Source passage
- - -

A member of the famed Trapp Family Singers, on whom the 1965 film “The Sound of Music” is based, once lived a nondescript life as a resident of Walpole.
Eleonore “Lorli” Von Trapp Campbell lived at 519 Elm Rd. in Walpole for ten years, between 1958 and 1968. The old farmhouse they lived in, which dates to the early 1700s, was recently sold to a new owner.
Lorli herself is not portrayed in the award-winning film, because it is based only on the first seven children of her father, Austrian naval Capt. George Ritter von Trapp, and his first wife Agathe Whitehead von Trapp. Capt. Von Trapp married Maria Augusta Kutschera in 1927, and they had three more children, including Lorli.
Maria was the basis for Julie Andrews’ lead role in the film, as a nun in training who was asked to take care of the von Trapp children.
Lorli was born in 1931. In 1936, the family began touring Europe as the Trapp Family Singers. They eventually fled their home country of Austria, which had been taken over by the Nazis, and emigrated to the U.S. in the late 1930s. They settled in Vermont where they started the Trapp Family Lodge, and continued to tour the country as a singing group.
According to the 1998 book “The World of the Trapp Family,” by William Anderson and David Wade, Lorli was part of her family’s singing group from 1943 to 1953, and was the first soprano. Even after 1953, Lorli continued to sing with the group.
Lorli married Hugh David Campbell in 1954. Her family performed its last concert in 1956. The Campbells originally lived in Vermont after marriage, but Walpole street listings indicate the Campbells lived in Connecticut immediately prior to moving to town in 1958. Lorli’s occupation in street listings during her entire ten-year residence in Walpole was listed as “Housewife,” while her husband was listed as a “Teacher.” Hugh apparently taught French, and coached soccer, at the Roxbury Latin School in Boston.
Lorli’s name was listed in the street listings as “Eleanor E. Campbell.” This Americanized incorrect spelling of her first name, Eleonore, appears to be accidental, as there is no record of her spelling it at any other time in any other way than her given name.

- - -

Recorded data
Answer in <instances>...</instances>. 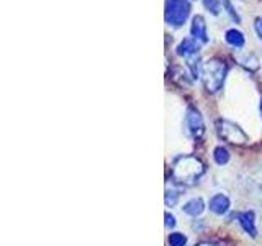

- - -

Exercises
**a.** In the passage about Lorli von Trapp Campbell, what part did she sing in her family's singing group?
**b.** Decide whether each statement agrees with the passage about Lorli von Trapp Campbell, answering yes or no and quoting the words that decide it: (i) The Campbells moved to Walpole directly from Vermont. (ii) Lorli was born before her family began touring Europe. (iii) Lorli is portrayed in "The Sound of Music."
**c.** Pick up the passage about Lorli von Trapp Campbell's years in Walpole after its final sentence and keep writing.

Expected responses
**a.** She was the first soprano.

**b.**
(i) No: "the Campbells lived in Connecticut immediately prior to moving to town in 1958"
(ii) Yes: "Lorli was born in 1931. In 1936, the family began touring Europe as the Trapp Family Singers"
(iii) No: "Lorli herself is not portrayed in the award-winning film"

**c.**
The Campbells had seven daughters, Elizabeth (“Libet”), Peggy, Jeanie, Polly, Erika, Hope and Martina. The oldest children did attend the Stone School in Walpole briefly, but eventually transferred to Beaver Country Day School.
Carol Johnson, who has lived on Elm Road most of her life and often babysat for the oldest Campbell daughters, said Lorli did not speak in a noticeable dialect, but often dressed in what appeared to be Austrian attire. Her dark brown hair was typically braided, Johnson recalled.
Johnson also recalls that Lorli’s mother, Maria, occasionally visited the family in Walpole. The Campbells frequently entertained guests.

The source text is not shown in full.